STATED TASK —
Reproduce, word for word, the lines of the data below, beginning at the line that contains "Thinking about spatial" and stopping after the line that contains "3947 centimetres".

ROWS —
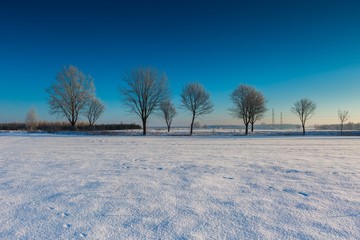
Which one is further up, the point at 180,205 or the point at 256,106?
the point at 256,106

--

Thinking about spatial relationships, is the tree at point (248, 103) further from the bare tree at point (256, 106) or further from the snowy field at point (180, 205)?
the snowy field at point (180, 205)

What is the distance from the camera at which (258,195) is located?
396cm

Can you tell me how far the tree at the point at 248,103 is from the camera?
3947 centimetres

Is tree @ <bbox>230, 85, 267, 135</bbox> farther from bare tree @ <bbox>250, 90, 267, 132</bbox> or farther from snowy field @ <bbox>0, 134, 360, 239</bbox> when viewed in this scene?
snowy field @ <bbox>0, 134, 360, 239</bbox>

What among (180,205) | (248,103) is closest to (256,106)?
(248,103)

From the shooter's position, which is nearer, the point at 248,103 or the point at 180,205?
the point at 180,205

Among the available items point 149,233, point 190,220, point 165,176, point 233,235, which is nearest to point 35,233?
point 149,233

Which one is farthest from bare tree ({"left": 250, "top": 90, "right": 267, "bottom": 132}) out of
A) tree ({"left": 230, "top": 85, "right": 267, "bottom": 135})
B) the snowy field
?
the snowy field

SOLUTION —
Thinking about spatial relationships, is the tree at point (248, 103) further from the bare tree at point (256, 106) or further from the snowy field at point (180, 205)?
the snowy field at point (180, 205)

What is the distance from the camera at which (258,195) is located?
396cm

Can you tell me how far the tree at the point at 248,103 is from the camera?
3947 centimetres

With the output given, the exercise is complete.